I used to think serious research had to leave behind a public object. A repository, a preprint, a clean dataset, a figure someone could rerun from their laptop. That instinct is mostly good. Public artifacts discipline the work. They punish hand-waving. They force enough structure that someone else can disagree with you without needing to inherit your entire life.

Industrial R&D complicates that story. Some of the most serious work I’ve done cannot be made public in the form I wish it could. The model is tied to proprietary chemistry. The dataset is entangled with plant assumptions, vendor information, or internal design choices. The useful script only makes sense inside a workflow that belongs to a company. That does not make the result fake. It just answers to a different chain of custody.

Molecular simulation taught me this early. A trajectory is atoms moving in a box, and also a stack of choices: force field, charge assignment, equilibration protocol, boundary conditions, sampling window, thermostat, barostat, convergence check, post-processing rule. A diffusion coefficient or adsorption trend looks like one number when it leaves the workflow, but inside the work it is a record of every assumption that survived enough scrutiny to be trusted downstream.

That was the useful lesson. The research object was not the plot. It was the capability.

A capability is harder to show and easier to underrate. It is the difference between “I ran a simulation” and “this team now has a repeatable way to ask molecular questions and pass the answers into larger engineering models.” The same question can be asked again when the material changes, when the temperature changes, when the downstream CFD boundary condition needs a number that is not decorative. Uncertainty has somewhere to go instead of being hidden in a slide note.

The repository version of this work would have been cleaner. A small example system, a few scripts, a notebook with pretty trajectories. Useful, maybe. Honest, only partly. The real work was uglier: environment setup, HPC friction, file formats, failed assumptions, internal validation, and the repeated act of turning atomistic information into something an engineering workflow could actually use. That kind of work does not always become a public package. Sometimes it becomes institutional memory with tests attached.

I don’t like using confidentiality as a shield for sloppy work. Private research still owes itself the same standards: pinned environments, documented parameters, provenance, versioned inputs, logs that survive the person who wrote them. If anything, private work needs more discipline because it does not get the corrective pressure of strangers. A public repo can be embarrassed into clarity. A private workflow has to choose it.

There is also a strange emotional adjustment. Public work gives you a visible receipt. Industrial research often gives you a quieter one: a team that stops guessing, a design decision that becomes less vague, a tool that lets the next question start one level higher.
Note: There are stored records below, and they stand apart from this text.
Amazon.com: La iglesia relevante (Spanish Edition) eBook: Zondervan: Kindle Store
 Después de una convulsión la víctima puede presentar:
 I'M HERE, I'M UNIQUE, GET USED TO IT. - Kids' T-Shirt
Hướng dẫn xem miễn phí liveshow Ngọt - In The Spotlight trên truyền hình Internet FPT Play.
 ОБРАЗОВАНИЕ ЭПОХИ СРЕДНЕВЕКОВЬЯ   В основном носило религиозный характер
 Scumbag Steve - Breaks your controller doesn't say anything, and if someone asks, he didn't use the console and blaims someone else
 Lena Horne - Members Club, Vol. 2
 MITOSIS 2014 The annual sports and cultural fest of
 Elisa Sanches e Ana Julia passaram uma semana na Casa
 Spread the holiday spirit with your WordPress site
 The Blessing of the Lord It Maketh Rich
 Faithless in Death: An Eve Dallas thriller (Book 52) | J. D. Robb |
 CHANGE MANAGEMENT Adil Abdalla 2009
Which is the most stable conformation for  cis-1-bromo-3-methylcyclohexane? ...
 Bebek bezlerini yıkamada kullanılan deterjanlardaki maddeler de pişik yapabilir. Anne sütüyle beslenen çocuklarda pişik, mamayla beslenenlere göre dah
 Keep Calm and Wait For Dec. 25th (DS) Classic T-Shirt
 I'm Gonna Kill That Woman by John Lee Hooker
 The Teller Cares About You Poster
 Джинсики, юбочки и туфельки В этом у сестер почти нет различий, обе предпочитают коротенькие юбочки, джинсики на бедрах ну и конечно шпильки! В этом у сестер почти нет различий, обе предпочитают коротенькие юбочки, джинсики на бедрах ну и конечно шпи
That can feel less satisfying because it is harder to see from the outside. But usefulness is not always photogenic.

The question I trust is simple: did the work reduce uncertainty in a way someone else can reuse? If yes, it was research. If the reusable thing is a method, a protocol, a calibrated workflow, or a set of constraints that prevented a bad decision, it still counts. Not every serious artifact becomes a repository. Some become machinery inside the walls. The obligation is to make that machinery traceable, boring, and honest enough that it can outlive the person who built it.